Prince Harry’s youthful indiscretions, analyzed

Prince Harry is Radar magazine’s September cover story, where the life of the 22-year-old fit prince is revealed, his rowdy lifestyle and his military career analyzed.

Flying in the face of threats from Al-Qaeda, he fought to serve with his elite Blues and Royals unit, the magazine reports he even drew up a will dispersing his multi-million-dollar estate.

Radar reports that “before Harry was to ship out to Iraq, Sir Richard Dannatt, who heads up the British Army, personally phoned the prince to inform him that his six-month deployment had been canceled.”

Disappointed, the magazine details the parties that ensued the let down.  Harry allegedly partied at the Syndicate, a Bristol club renowned for its Ecstasy-fueled environment.

Radar writes: “Spend any time near Prince Harry in a social setting and it’s easy to see where his ‘wild child’ reputation comes from. He annually attends the nightclub Chinawhite’s Rock the Polo tent party—held for 3,000 revelers in late July after the Cartier International Polo event at Windsor Park—looking like Jeff Spicoli in an Evelyn Waugh novel.

Three years ago, dressed in his Maxim-approved attire of jeans and a baseball cap, he chucked Red Bull cans at his friends, screamed along to the Beastie Boys’ ‘Fight for Your Right,’ then went atop a platform to kiss a girl who was celebrating her bachelorette party. Harry, according to Radar, was so exhausted at the end of another event that he wound up slumped on a 20-foot pile of water bottles in the VIP area.”

The magazine writes that Harry’s bodyguards spend much of their time intercepting bar patrons who may be offering Harry Ecstasy.  A close friend of Harry’s tells Radar that the prince was ordered to clean up his act earlier in the year by senior royal courtiers and army superiors in his Blues and Royals regiment. “They got fed up at the number of late-night confrontations he was having with photographers outside Boujis,” the friend says, recalling a particularly bad night in March when a ruddy-faced Harry lashed out at a cameraman before stumbling into a gutter outside the nightclub.

Late nights in clubs, Royal family distress and becoming an easy mark for a terrorist who could easily target a favorite haunt of the Prince are creating a more careful and discreet Harry, allegedly.

No longer a denizen of Boujis, Radar claims these days “the royal posse is likely to be found at Mahiki, a kitschy watering hole where one of the princes’ most loyal friends, Guy Pelly, serves as marketing manager.

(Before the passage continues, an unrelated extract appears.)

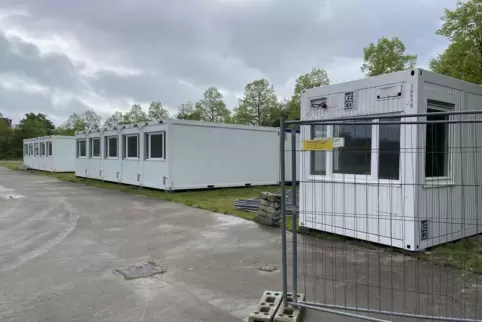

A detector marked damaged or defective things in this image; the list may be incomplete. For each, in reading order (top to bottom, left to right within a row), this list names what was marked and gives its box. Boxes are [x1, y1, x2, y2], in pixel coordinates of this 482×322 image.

cracked concrete slab [0, 169, 480, 322]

Mahiki’s trademark drink, the Treasure Chest, is a $200 concoction of brandy, peach liqueur, and champagne meant for a party of eight; Harry has been known to down one by himself in a single sitting.”

Other hotspots to find Harry include Azteca, according to Radar.

The magazine claims despite his recent efforts to appear respectable, some royal watchers remain skeptical that Harry will ever really reform. “The royal family does what they want, and the PR man faces the consequences,” says Robert Jobson, the Evening Standard’s Royal Correspondent. “Every time Harry takes two steps forward, his character takes him three steps back.”